People try and make flipping property complicated but, at its very core, flipping is all about buying a property for as little as possible to then sell on and make a profit, put money in your pocket.
Now, most people assume that in order to sell it on at a profit, you might have to do something to the property – but this is not always the case so long as you buy the property at the RIGHT price.
The key phrase in this strategy is that ‘you make money when you buy’.
An example of this could be buying properties direct from the owner. For example, you could find a seller who is highly motivated; someone whose primary concern is not the price because they have another problem which will be solved by selling the property quickly. Some of these problems might be; inheritance taxes, repossession pending or an unpleasant divorce. In a scenario such as this, you might be able to get the property at a low price in exchange for a fast sale, which allows you to then sell on at a profit without doing any work. It’s a bit like wholesaling – you buy cheap to then sell on at retail price.
Many times people find these properties at auction. While the properties might be quite run down, you can find them at a low price at auction houses with little competition. Using the right purchase strategy you could buy a house knowing before the purchase even completes that it would sell on at a good price without doing any work. You can even put the same house back into a more competitive auction and make a nice profit without lifting so much as a paintbrush.
This is a simple example of a basic flip. However, we could also be a little bit more sophisticated and creative with this strategy. For example, we could buy a property (still below market value – because you make money when you buy), and we could then go on to add value, i.e. through a refurbishment.
It’s important to recognise though what ‘below market value’ means in this context. While a property might be considered discounted in price, in fact, this might just reflect the amount of work needed and not be a true discount.
Doing the refurb is a sure fire way to add value but when doing the refurb, don’t forget that you need to always have in mind who you are going to sell on to. There are two reasons for this: firstly, so that you do the right specification of works and secondly, so that you spend the right amount of money.
For example, if you’re going to buy properties that are great for buy to lets then you are more than likely going to be selling to an investor, and you need to remember that an investor is likely to want some kind of discount. Unless you adjusted your specification and costs to account for this, it is inevitably going to eat into your margin.

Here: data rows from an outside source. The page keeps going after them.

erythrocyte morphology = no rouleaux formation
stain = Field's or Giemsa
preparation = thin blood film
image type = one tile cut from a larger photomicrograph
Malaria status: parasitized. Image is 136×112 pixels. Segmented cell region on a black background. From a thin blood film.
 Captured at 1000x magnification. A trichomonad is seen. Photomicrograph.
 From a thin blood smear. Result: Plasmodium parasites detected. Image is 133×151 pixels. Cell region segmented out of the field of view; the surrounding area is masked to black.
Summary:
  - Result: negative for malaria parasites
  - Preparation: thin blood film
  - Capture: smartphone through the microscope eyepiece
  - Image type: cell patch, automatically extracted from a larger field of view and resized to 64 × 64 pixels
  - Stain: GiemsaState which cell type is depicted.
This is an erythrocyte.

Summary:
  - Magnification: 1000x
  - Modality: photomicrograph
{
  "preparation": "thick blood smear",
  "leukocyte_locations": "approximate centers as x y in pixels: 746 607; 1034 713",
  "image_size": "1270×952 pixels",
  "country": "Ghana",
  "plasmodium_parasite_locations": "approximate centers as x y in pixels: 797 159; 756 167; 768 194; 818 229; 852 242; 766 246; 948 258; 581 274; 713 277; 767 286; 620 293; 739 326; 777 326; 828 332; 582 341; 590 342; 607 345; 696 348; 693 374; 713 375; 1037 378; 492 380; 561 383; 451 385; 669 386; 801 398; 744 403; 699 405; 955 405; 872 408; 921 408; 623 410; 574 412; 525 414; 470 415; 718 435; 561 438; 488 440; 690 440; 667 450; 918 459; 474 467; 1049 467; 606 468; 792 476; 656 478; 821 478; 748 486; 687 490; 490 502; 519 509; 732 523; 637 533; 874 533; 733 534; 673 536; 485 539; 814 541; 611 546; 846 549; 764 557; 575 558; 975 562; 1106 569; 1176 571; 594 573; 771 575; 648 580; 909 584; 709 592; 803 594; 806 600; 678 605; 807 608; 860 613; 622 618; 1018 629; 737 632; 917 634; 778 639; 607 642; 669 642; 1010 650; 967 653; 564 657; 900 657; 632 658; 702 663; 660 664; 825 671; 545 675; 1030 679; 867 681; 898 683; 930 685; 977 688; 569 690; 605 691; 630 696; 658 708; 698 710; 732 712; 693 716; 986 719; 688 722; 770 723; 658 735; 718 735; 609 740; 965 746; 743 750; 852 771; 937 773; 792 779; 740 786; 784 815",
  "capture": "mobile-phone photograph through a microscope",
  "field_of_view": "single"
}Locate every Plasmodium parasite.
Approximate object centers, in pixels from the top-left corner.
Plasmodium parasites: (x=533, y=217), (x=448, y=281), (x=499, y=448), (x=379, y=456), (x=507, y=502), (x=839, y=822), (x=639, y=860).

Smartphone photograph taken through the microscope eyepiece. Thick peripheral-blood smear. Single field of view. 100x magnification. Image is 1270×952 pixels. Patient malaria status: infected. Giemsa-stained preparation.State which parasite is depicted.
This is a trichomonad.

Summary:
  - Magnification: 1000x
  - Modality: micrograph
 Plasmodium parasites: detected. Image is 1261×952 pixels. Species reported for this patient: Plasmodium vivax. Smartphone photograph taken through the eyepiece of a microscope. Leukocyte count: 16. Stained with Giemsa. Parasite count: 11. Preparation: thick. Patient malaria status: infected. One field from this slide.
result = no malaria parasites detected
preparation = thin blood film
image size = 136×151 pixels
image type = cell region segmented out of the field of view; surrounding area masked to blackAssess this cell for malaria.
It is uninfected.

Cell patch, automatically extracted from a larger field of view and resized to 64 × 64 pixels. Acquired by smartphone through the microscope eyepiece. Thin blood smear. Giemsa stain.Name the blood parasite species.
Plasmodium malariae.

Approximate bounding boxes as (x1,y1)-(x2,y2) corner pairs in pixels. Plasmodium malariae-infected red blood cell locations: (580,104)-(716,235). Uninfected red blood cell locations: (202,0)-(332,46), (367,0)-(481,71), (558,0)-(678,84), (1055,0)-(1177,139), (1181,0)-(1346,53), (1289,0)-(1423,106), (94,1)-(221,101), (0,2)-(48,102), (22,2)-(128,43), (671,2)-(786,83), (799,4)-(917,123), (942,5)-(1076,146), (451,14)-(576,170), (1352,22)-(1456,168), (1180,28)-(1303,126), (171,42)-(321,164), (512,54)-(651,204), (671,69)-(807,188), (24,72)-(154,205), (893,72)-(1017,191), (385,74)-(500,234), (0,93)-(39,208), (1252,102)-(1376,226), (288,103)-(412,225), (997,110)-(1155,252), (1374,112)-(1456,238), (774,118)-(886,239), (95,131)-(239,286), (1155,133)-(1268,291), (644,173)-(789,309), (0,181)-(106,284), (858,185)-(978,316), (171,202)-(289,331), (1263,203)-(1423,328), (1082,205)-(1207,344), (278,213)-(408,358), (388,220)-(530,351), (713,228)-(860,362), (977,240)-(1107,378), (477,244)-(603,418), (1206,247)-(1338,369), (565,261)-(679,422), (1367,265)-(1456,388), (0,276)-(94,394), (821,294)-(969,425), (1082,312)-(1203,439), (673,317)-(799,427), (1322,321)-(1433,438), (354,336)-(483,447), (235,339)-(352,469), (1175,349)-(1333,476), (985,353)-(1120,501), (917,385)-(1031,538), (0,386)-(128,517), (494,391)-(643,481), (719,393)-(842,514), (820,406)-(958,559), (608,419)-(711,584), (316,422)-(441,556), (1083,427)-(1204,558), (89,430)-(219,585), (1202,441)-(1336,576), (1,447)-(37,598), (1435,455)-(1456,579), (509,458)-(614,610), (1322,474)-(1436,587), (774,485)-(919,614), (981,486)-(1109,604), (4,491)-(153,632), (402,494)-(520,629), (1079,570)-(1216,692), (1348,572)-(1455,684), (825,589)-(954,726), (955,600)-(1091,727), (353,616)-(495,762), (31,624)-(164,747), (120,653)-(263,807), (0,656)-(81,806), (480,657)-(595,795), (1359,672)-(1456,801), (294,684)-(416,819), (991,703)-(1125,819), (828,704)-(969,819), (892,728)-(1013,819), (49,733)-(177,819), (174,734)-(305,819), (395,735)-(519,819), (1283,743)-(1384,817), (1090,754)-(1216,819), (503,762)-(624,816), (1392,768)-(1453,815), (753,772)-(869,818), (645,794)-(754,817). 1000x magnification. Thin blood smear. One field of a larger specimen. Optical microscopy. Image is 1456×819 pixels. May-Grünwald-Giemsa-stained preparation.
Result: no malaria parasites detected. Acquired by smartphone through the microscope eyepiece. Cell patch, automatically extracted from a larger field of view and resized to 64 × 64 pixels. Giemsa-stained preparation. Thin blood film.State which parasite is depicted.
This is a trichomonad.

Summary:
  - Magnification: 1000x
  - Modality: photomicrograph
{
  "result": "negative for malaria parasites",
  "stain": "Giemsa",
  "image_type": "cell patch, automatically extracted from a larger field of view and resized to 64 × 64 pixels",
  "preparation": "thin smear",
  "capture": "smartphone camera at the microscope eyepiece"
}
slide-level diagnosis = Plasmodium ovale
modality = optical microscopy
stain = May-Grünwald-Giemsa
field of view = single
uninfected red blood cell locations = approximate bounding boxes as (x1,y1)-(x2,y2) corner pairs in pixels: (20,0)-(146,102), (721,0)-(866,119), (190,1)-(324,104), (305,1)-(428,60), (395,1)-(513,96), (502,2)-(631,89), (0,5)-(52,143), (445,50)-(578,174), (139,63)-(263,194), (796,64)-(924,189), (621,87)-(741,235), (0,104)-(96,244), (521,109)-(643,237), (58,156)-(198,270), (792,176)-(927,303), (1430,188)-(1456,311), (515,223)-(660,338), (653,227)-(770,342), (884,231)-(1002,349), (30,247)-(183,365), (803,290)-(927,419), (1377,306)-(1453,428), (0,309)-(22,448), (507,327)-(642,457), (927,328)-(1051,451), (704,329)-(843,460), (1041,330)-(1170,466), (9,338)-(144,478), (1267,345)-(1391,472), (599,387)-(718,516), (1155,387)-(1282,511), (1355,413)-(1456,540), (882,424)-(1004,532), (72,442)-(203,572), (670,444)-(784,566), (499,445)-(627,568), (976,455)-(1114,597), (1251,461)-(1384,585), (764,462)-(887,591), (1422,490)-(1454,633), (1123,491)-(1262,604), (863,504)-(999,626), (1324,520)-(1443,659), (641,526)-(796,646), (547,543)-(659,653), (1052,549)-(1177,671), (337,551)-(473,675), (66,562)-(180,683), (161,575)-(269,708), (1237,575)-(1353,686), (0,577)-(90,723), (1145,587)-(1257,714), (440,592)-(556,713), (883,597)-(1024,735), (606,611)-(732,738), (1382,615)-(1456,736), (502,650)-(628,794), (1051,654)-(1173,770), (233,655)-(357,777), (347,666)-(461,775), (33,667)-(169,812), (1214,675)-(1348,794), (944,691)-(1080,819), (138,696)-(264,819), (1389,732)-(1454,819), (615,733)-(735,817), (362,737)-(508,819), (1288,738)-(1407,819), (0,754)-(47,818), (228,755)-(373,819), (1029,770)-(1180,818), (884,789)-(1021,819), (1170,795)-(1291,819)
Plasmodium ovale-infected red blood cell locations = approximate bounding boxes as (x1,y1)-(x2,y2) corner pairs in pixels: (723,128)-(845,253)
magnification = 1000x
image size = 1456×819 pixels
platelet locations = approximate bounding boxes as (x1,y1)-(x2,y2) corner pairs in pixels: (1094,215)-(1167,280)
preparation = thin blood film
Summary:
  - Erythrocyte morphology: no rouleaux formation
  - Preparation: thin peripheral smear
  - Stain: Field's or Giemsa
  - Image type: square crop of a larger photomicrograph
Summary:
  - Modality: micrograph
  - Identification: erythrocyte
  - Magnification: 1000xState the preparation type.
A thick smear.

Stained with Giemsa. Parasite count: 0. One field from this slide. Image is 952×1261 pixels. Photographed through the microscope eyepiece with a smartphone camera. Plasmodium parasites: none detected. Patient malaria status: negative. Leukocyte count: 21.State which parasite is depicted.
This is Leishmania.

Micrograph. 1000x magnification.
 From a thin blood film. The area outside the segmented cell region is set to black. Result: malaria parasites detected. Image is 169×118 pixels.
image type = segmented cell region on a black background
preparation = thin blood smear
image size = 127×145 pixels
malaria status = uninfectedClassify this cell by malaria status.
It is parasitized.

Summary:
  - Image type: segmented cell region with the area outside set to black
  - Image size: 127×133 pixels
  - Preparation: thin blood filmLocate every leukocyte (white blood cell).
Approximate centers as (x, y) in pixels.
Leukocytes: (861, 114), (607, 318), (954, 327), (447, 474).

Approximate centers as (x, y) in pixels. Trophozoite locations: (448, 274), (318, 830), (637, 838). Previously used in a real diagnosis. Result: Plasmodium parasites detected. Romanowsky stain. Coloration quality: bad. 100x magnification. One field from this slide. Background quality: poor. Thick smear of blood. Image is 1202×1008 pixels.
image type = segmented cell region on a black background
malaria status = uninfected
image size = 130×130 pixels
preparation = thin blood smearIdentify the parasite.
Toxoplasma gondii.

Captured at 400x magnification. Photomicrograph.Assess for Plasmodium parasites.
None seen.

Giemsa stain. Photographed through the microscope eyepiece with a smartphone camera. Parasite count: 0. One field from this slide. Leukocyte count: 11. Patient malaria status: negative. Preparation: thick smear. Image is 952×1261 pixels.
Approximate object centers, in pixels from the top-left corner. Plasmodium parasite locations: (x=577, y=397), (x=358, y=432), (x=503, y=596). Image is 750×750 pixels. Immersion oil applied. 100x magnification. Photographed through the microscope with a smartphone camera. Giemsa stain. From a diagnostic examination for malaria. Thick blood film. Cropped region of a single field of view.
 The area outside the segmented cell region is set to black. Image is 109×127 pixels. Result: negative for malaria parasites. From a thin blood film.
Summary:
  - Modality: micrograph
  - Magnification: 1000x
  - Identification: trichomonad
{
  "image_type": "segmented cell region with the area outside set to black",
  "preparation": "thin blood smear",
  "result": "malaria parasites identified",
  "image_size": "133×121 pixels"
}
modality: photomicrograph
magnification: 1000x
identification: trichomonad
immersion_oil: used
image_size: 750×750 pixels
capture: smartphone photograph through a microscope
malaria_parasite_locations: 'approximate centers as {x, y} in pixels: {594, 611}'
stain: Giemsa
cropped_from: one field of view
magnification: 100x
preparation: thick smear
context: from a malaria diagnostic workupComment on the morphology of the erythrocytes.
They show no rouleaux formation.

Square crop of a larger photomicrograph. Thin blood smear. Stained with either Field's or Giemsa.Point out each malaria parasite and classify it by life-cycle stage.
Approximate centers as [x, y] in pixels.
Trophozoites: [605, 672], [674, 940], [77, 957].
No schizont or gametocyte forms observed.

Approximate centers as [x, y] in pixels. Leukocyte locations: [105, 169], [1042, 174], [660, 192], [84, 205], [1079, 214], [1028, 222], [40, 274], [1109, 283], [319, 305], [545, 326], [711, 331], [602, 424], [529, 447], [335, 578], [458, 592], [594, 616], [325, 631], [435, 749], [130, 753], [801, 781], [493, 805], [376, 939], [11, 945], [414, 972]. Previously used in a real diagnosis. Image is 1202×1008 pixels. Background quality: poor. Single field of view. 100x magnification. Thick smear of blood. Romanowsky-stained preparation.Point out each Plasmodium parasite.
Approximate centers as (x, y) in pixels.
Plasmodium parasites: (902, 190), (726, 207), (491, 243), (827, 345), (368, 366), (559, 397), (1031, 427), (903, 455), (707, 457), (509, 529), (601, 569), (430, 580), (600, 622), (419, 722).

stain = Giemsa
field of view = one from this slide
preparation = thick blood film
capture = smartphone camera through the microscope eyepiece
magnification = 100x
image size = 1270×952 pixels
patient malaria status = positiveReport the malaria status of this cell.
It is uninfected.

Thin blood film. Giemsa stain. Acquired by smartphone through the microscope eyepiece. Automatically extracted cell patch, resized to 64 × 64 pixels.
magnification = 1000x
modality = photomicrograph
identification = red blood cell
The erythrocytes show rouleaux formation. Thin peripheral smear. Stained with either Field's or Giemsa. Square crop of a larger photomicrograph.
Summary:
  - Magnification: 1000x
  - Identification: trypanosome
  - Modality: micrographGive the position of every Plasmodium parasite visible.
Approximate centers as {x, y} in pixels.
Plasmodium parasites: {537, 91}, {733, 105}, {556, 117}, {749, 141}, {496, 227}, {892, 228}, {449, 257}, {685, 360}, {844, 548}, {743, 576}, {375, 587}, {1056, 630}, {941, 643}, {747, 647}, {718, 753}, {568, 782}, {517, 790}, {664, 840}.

There’s a lot to think about when doing flips, but regardless of your strategy you should always keep an eye out for a property that might be worth flipping. You never know when you are going to come across one and it can be a great way of making some cash.
The big advantage of a flip over a buy to let is that a typical B2L is that when you do a flip and sell the property on, you can get your hands on a large chunk of cash – cash that could be used, for example, as a deposit to finance another buy to let.